Please extract each line in the items below that contains the word "from".

▶ [Records]
______

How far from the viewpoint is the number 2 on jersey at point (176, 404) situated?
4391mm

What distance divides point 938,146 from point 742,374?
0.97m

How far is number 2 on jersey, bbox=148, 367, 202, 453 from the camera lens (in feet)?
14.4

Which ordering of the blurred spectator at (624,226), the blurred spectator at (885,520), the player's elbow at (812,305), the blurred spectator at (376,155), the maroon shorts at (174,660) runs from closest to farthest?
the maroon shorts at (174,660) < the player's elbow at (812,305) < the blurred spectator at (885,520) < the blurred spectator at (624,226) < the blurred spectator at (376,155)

______

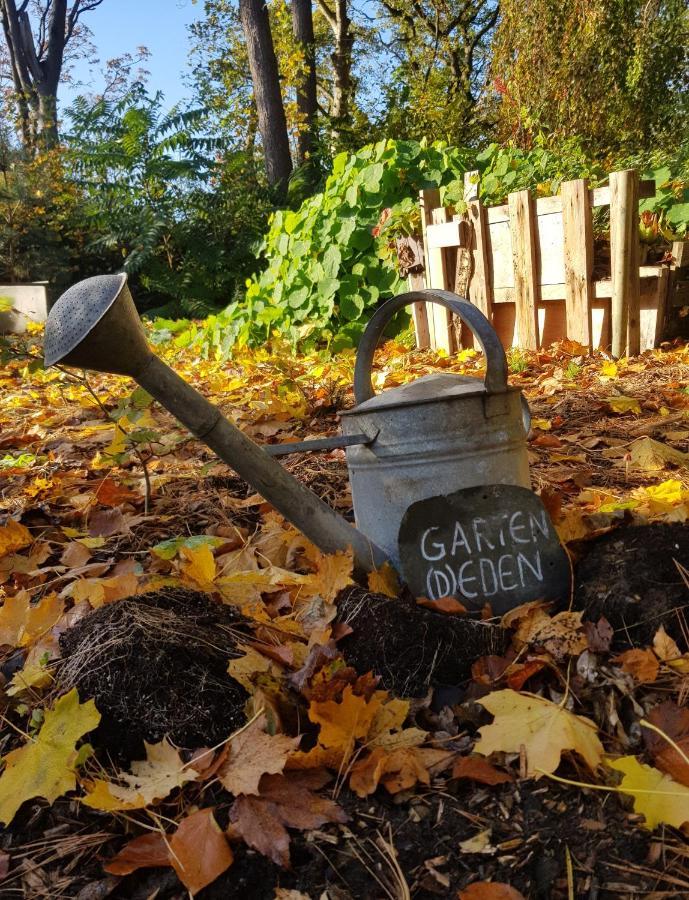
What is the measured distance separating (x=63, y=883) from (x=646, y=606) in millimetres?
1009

______

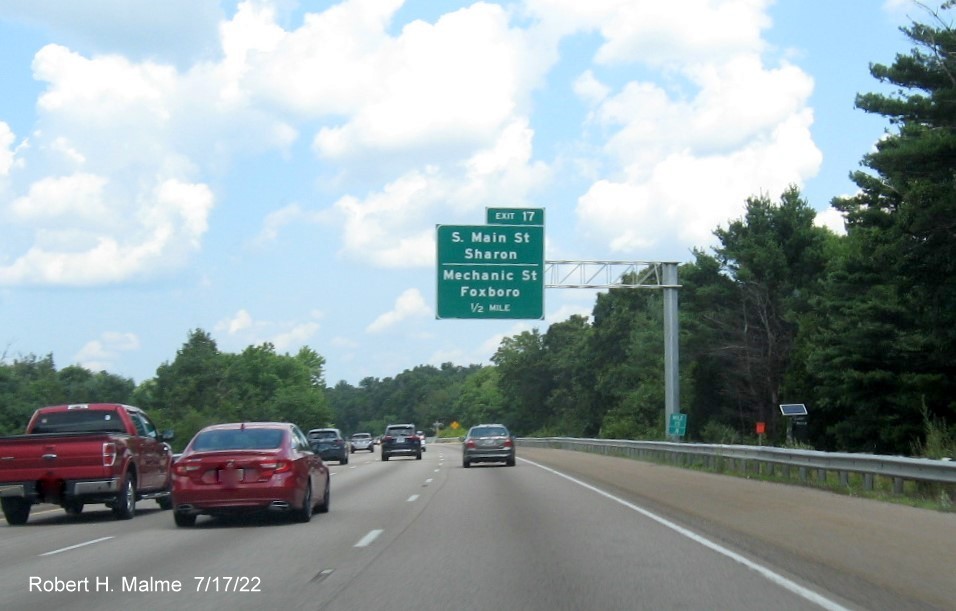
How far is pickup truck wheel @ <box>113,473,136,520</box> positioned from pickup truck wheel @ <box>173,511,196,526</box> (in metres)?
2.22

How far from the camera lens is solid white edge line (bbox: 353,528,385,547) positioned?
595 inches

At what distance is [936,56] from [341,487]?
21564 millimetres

______

▶ [Completed task]
How far from the viewpoint is the number 2 on jersey at point (176, 404) situated?
What distance divides point 938,146 from point 742,374?
How far is number 2 on jersey, bbox=148, 367, 202, 453 from the camera lens (in feet)?
Which ordering of the blurred spectator at (624,226), the blurred spectator at (885,520), the player's elbow at (812,305), the blurred spectator at (376,155), the maroon shorts at (174,660) runs from closest to farthest?
What is the measured distance separating (x=63, y=883) from (x=646, y=606) in millimetres?
How far is pickup truck wheel @ <box>113,473,136,520</box> positioned from pickup truck wheel @ <box>173,511,196,526</box> (in metres)?
How far from the camera lens is solid white edge line (bbox: 353,528,385,547) positioned?
At what distance is [936,56] from [341,487]?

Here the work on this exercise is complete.